Diese ausge­fal­le­ne Frage beschäf­tig­te mich während der letzten Wochen, – seit mich eine in Bremen gebür­ti­ge Oberko­che­ne­rin vor ein ungelös­tes Problem stellte:

Da ich ja vom Heimat­ver­ein sei, wisse ich die Antwort auf ihre Frage ja wohl sicher, – oder könne, falls nicht, zumin­dest die Lösung zu dieser Frage beibringen:

Die Frage:
Wie kommt es, dass sich ausge­rech­net in Aalen an der Außen­front des Reichs­städ­ter Markts ein sich gegen den Platz gewand­tes und sich über zwei Stock­wer­ke erstre­cken­des metal­le­nes Kunst­werk zum Thema »Die Bremer Stadt­mu­si­kan­ten« befindet?
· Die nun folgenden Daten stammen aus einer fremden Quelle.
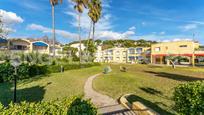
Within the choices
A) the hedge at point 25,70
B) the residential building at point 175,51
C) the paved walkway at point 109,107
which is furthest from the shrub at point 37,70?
the residential building at point 175,51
Ehrli­cher­wei­se räumte ich ein, dass mir von der Existenz dieses Kunst­werks rein gar nichts bekannt sei, was ich damit zu entschul­di­gen versuch­te, dass ich einer­seits ja den Heimat­ver­ein von Oberko­chen und nicht den von Aalen oder gar den von Bremen vertre­te, und anderer­seits als jahrzehn­te­lan­ges Famili­en­ober­haupt von vier weibli­chen Wesen mit dem Einkau­fen razzfazz gar nichts zu tun gehabt habe, und deshalb eigent­lich so gut wie nie auf den Reichs­städ­ter Markt nach Aalen komme. Teil 1 meiner Ausre­de wurde akzep­tiert, Teil 2 milde belächelt mit dem Ergeb­nis, dass obige Frage erneut an mich gerich­tet wurde, mit der Bitte, ob ich mich vielleicht dennoch um eine Antwort kümmern würde?

Da mir die irgend­wie doch spannen­de Frage gerau­me Zeit lösungs­los blieb, wandte ich mich anfangs Juni mit dem folgen­den Schrei­ben an das Kultur­amt der Stadt Aalen. Ich ging schach­spiel­mä­ßig davon aus, dass das Kultur­amt der Stadt Aalen den mögli­chen Makel, diese Frage nicht beant­wor­ten zu können, sich nicht leisten können würde. Notfalls würde man dort die richti­gen Weichen stellen, so lange, bis die gewünsch­te Antwort auf dem Tisch läge.

Jeden­falls hätte man hier in Oberko­chen so gehan­delt. Hier der Brief:

An das Kultur­amt der Stadt Aalen
Sehr geehr­te Damen und Herren !

Als Ehren­vor­sit­zen­der des Oberko­che­ner Heimat­ver­eins, den ich 1987 gegrün­det habe, werde ich seit gerau­mer Zeit, – obwohl inhalt­lich echt sehr peripher und quasi nur im »studi­um genera­le« davon betrof­fen, – von einer in Oberko­chen ansäs­si­gen gebür­ti­gen Breme­rin nachdrück­lich mit der Frage konfron­tiert, was die »Bremer Stadt­mu­si­kan­ten« ausge­rech­net auf dem per Foto in dieses Schrei­ben einge­füg­ten Aalener Gebäu­de »Reichs­städ­ter Markt — Müller« zu suchen haben.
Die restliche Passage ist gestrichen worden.